== Segment start ==

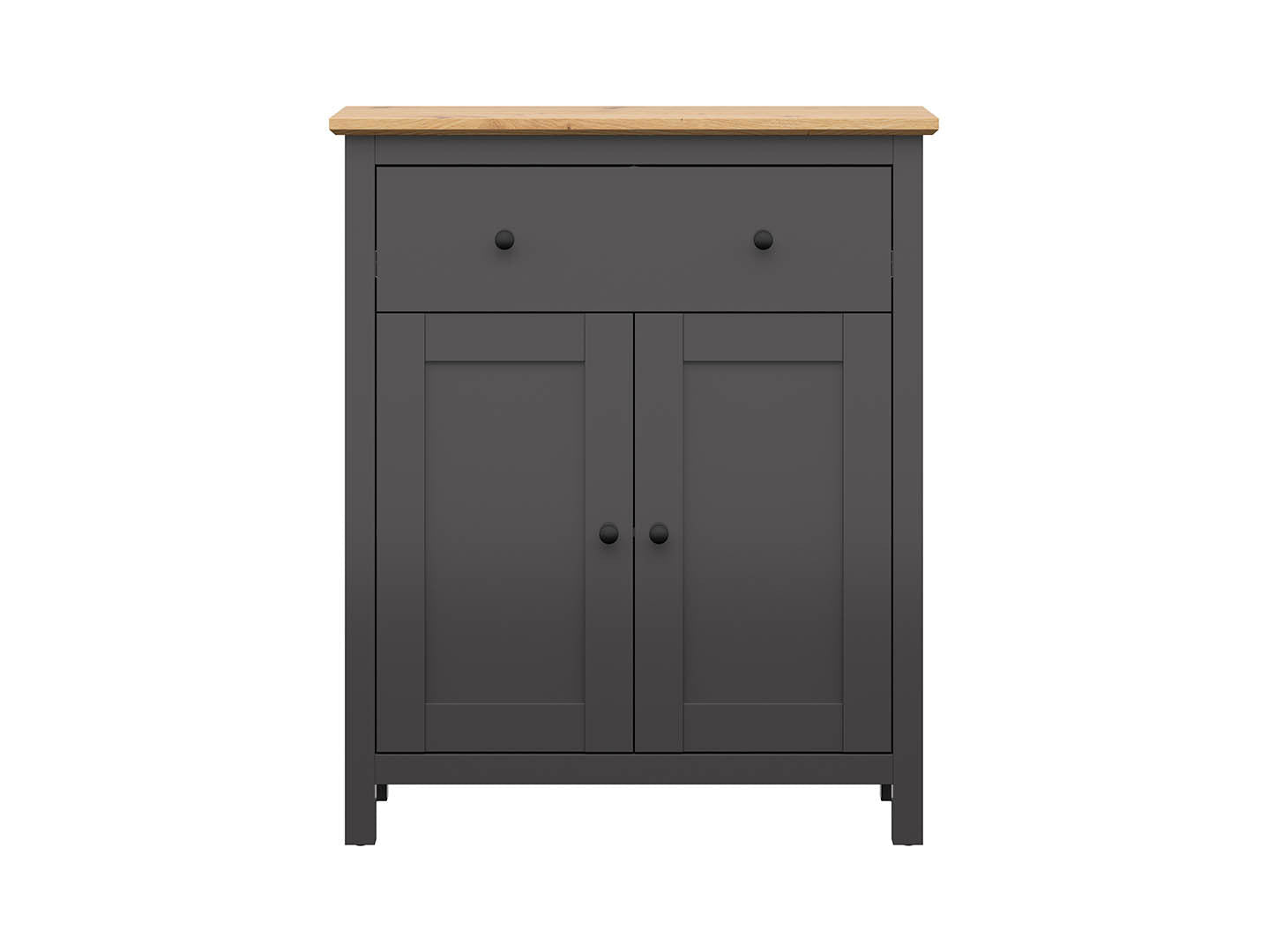 Hesen — Chest of drawers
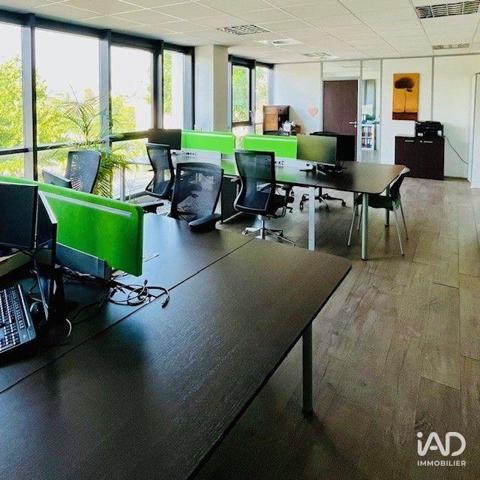 Bureaux à vendre 132 m² Aix-en-Provence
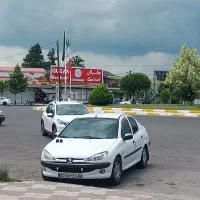 206 sd v8 94 بیرنگ  tu5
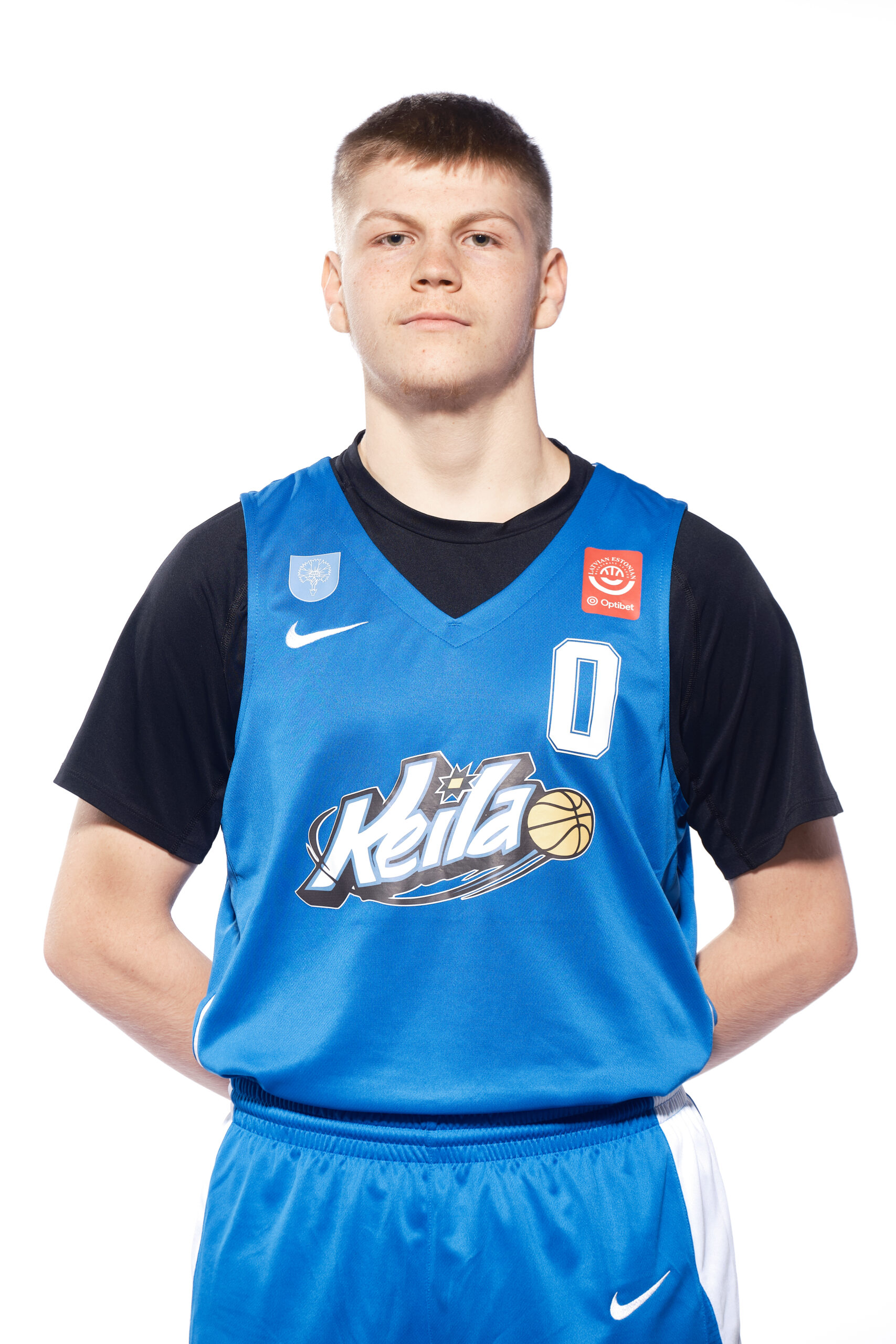 Optibet liiga portreed 2024_Keila KK_Hendrik Osula 102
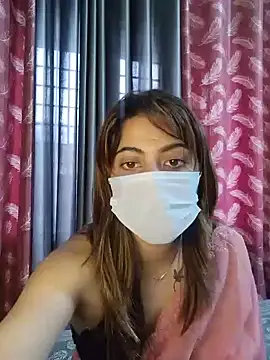 Snapshot of ISHA-STRIP chatting on 07/29/26, 08:12 ISHA-STRIP online show from 07/29/26, 08:12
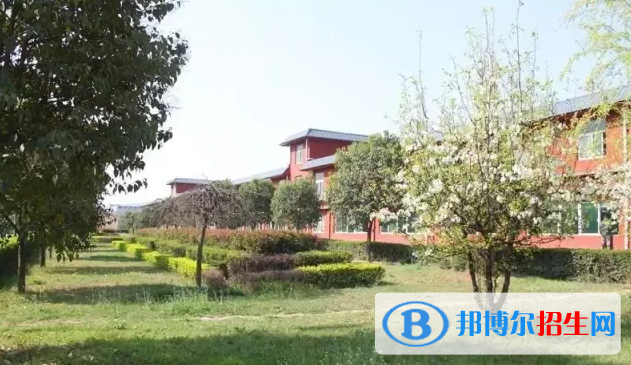 陜西2023年中專學(xué)校學(xué)什么比較好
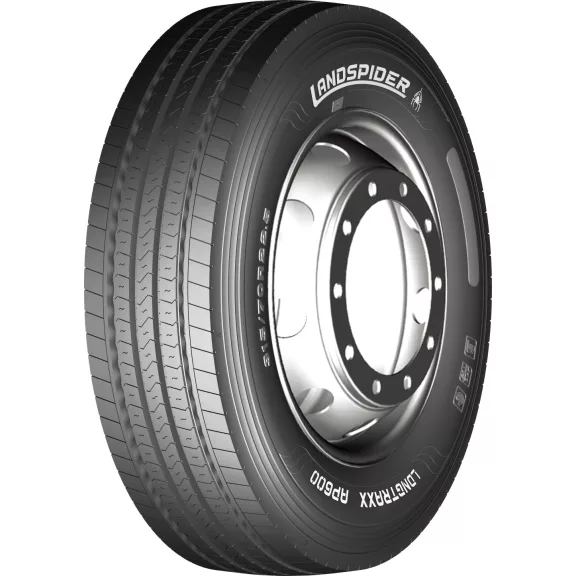 385/65R22.5 LANDSPIDER LONGTRAXX AP600 reg. korm.164 K 24PR 385/65R22.5 LANDSPIDER LONGTRAXX AP600 reg. korm.164 K 24PR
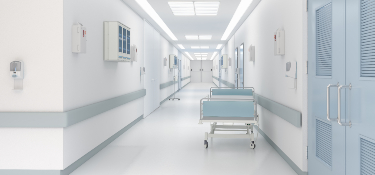 Medical Flooring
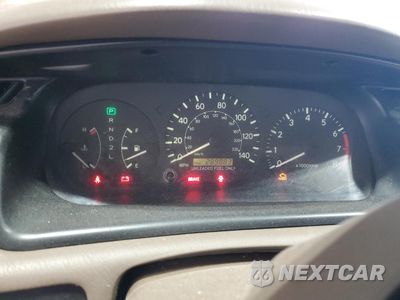 Zdjęcie 9 z 13 samochodu: 1997 TOYOTA CAMRY CE VIN:4T1BG22K4VU075147 - miniatura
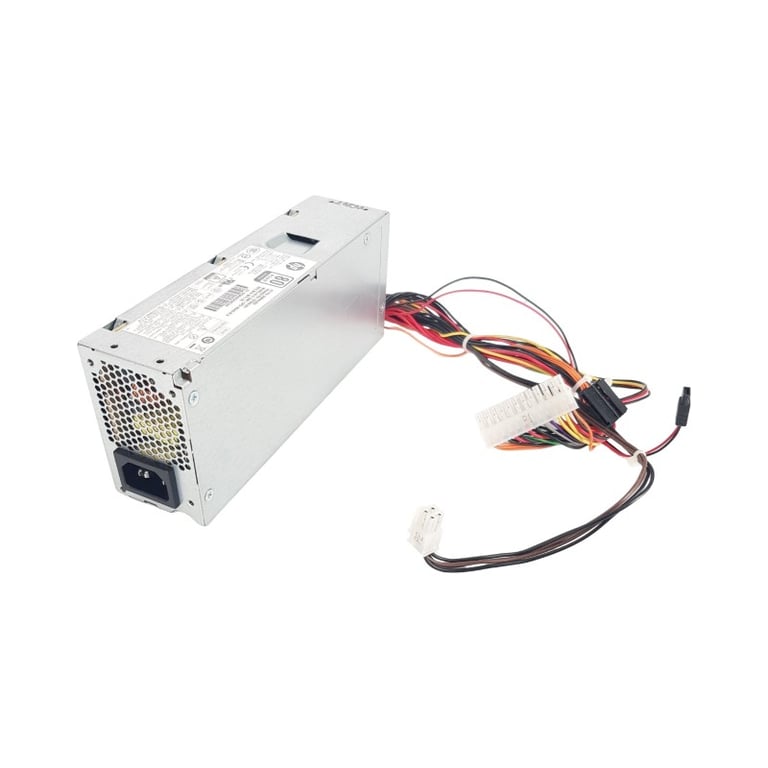 Acheter Alimentation PC HP DPS-180AB-20 A 180W HP ProDesk 400 G3 SFF 848050-003 797009-001 - Très bon état Très bon état - 49,41 € Alimentation PC HP DPS-180AB-20 A 180W HP ProDesk 400 G3 SFF 848050-003 797009-001 - Très bon état Très bon état - Hewlett-Packard reconditionné disponible sur Pixmania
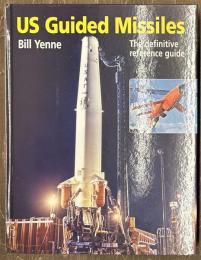 US Guided Missiles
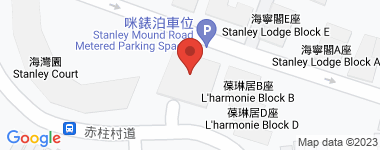 43 Stanley Village Road Room 2, Middle Floor Address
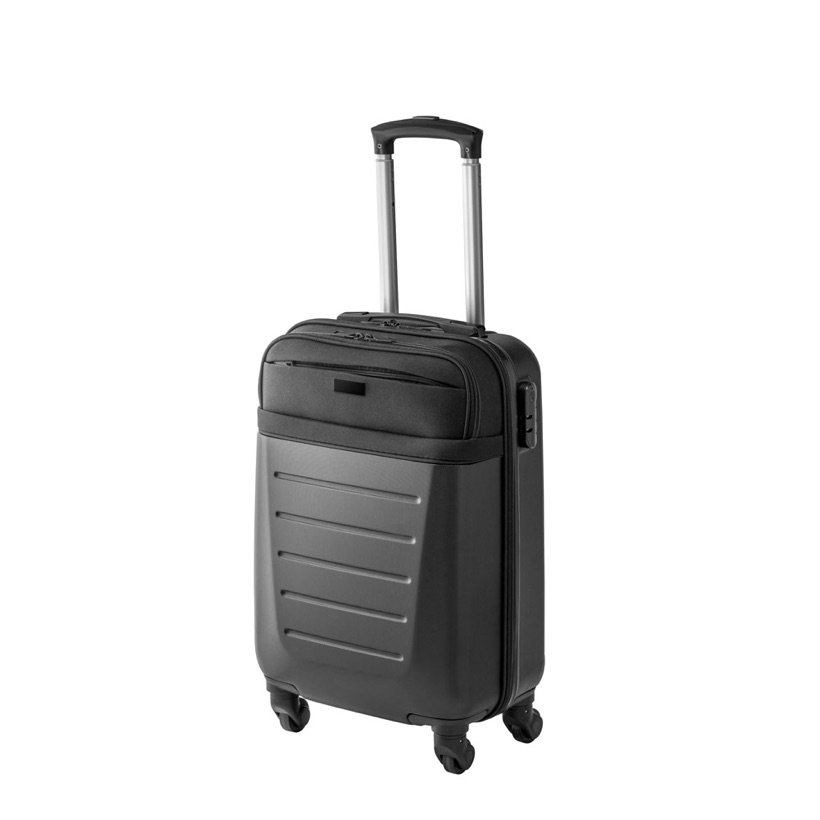 Mala de Viagem Executiva Coimbra 15,6"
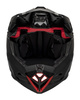 Kask full face BELL FULL-10 CARBON SPHERICAL MIPS (czarny)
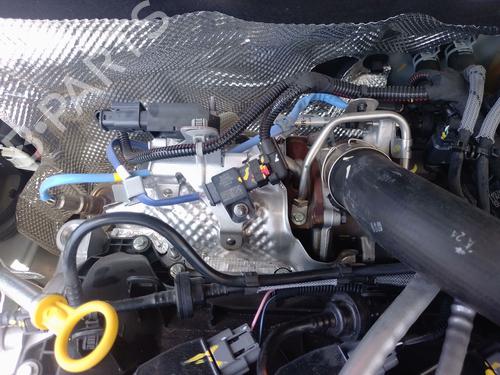 partikelfilter partikelfilter DACIA SANDERO III 1.0 TCe 90 (91 hp) 36832845 36832845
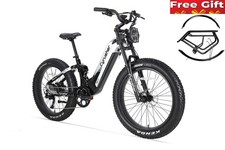 Cyrusher 26 pollici 52V 20AH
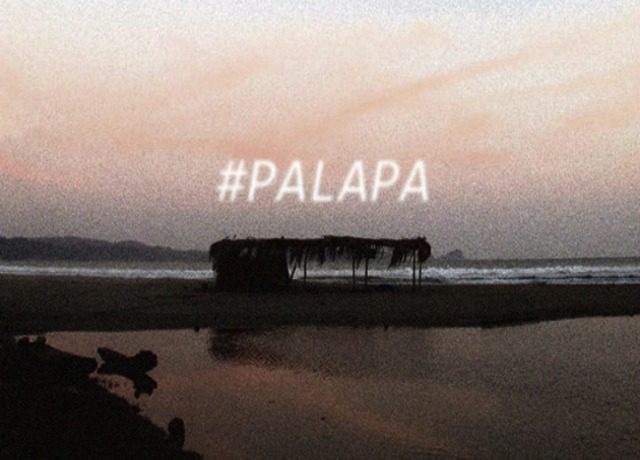 porter-palapa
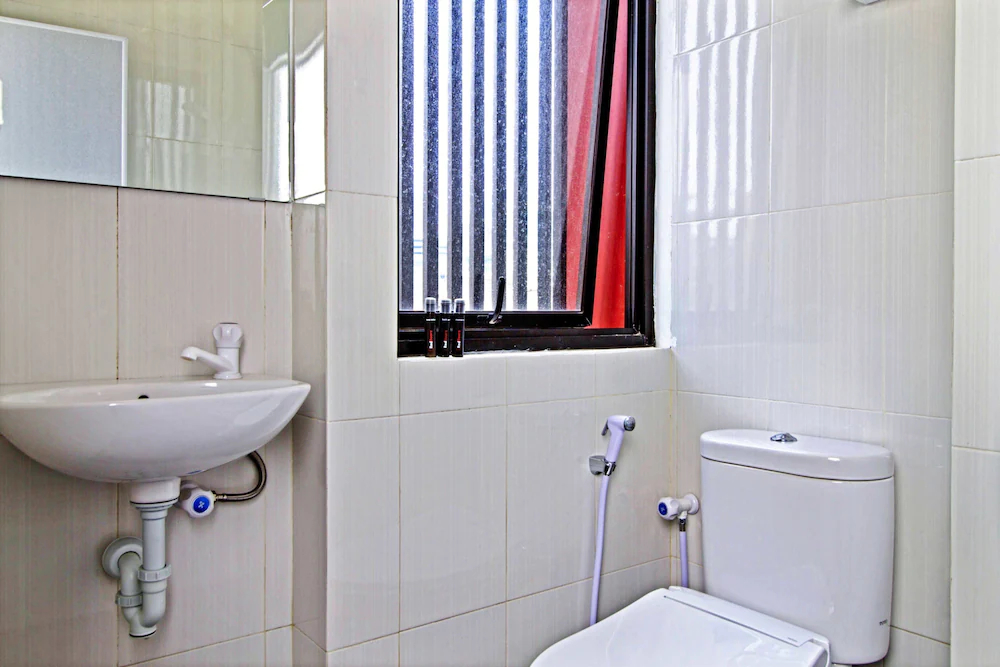 Avalon Thamrin 8 by RedDoorz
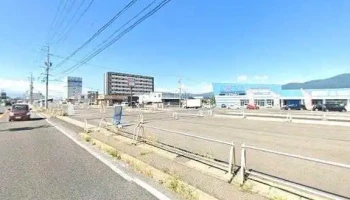 すき家 19号塩尻広丘店 - 塩尻市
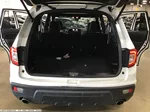 2021 Honda Passport Touring photo 10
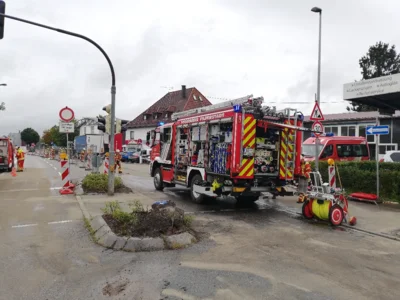 Foto des Albums: EInsatz_Gefahrgut_Karlstraße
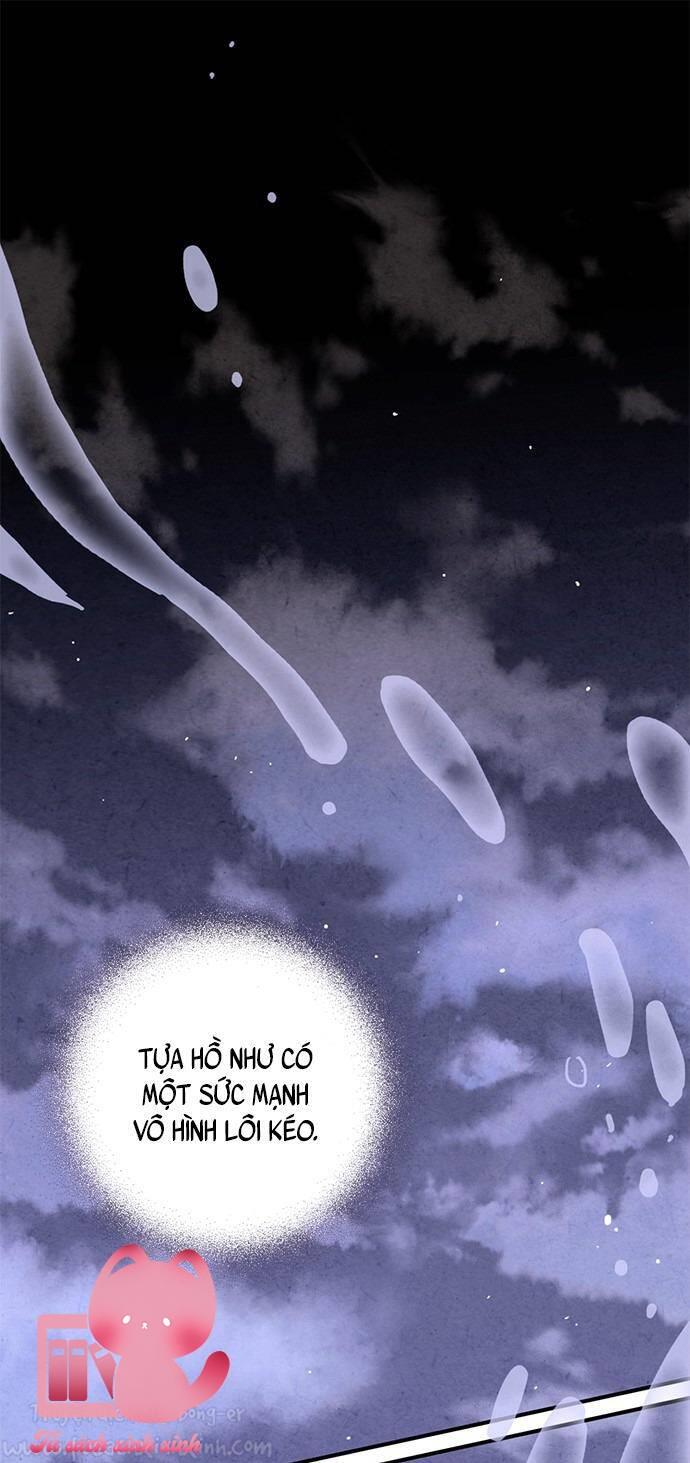 Lệnh Cấm Hôn - Chap 33 - Trang 3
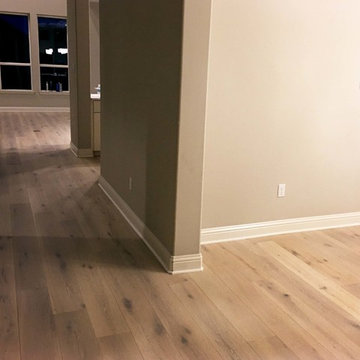 Comercial and recidential flooring installation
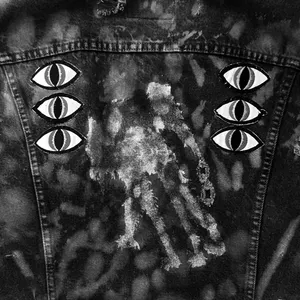 Pochette de Right in Front of You de Wolf Eyes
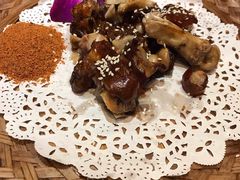 -杨记隆府(白象街店)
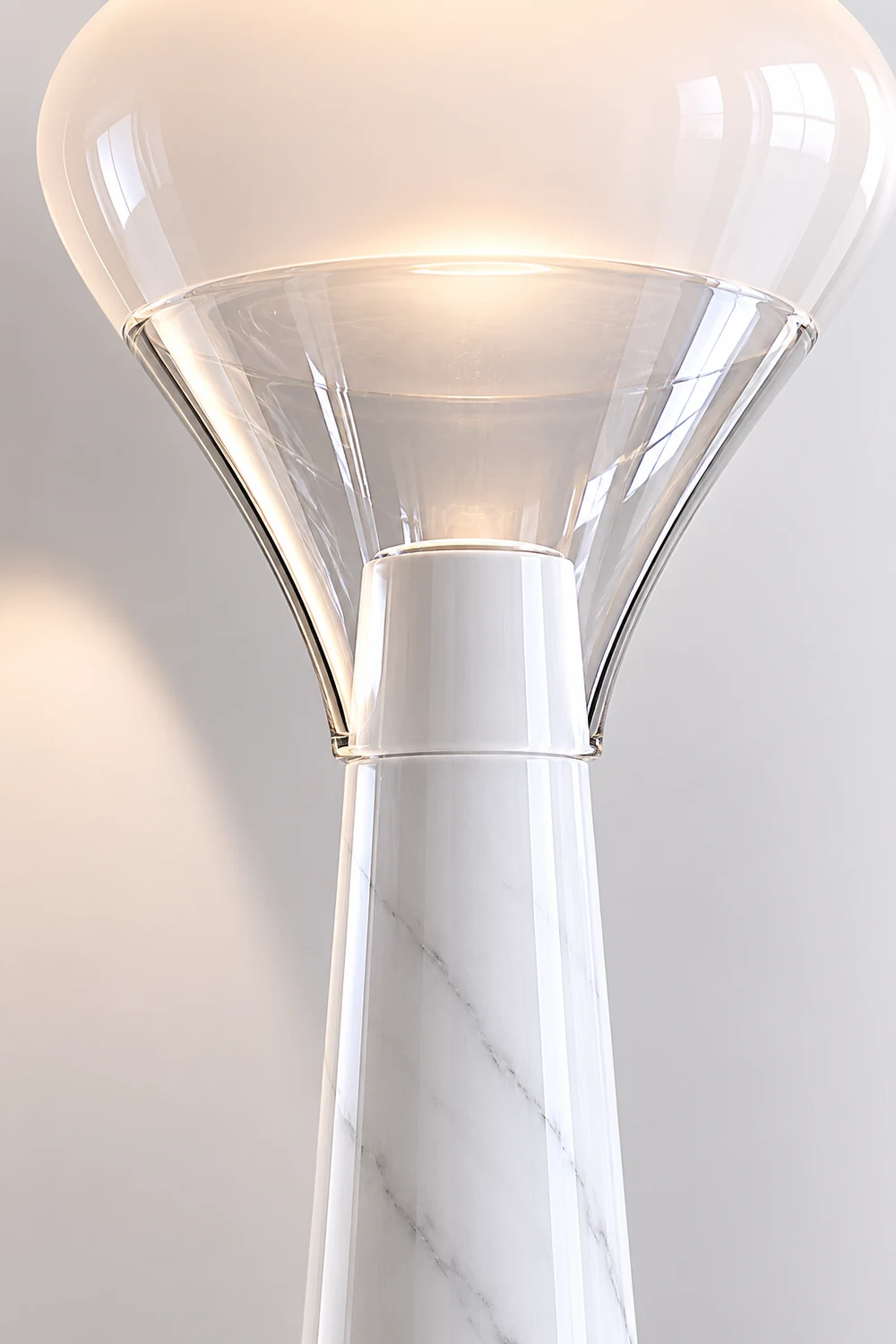 Bella Floor Lamp - Lumpaz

== Segment end ==

TASK REQUIREMENTS
Pictures aside, repeat exactly every line from the top of the listing above through the line bearing "Zdjęcie 9 z", inclusive.

ANSWER AREA
 Hesen — Chest of drawers
 Bureaux à vendre 132 m² Aix-en-Provence
 206 sd v8 94 بیرنگ  tu5
 Optibet liiga portreed 2024_Keila KK_Hendrik Osula 102
 Snapshot of ISHA-STRIP chatting on 07/29/26, 08:12 ISHA-STRIP online show from 07/29/26, 08:12
 陜西2023年中專學(xué)校學(xué)什么比較好
 385/65R22.5 LANDSPIDER LONGTRAXX AP600 reg. korm.164 K 24PR 385/65R22.5 LANDSPIDER LONGTRAXX AP600 reg. korm.164 K 24PR
 Medical Flooring
 Zdjęcie 9 z 13 samochodu: 1997 TOYOTA CAMRY CE VIN:4T1BG22K4VU075147 - miniatura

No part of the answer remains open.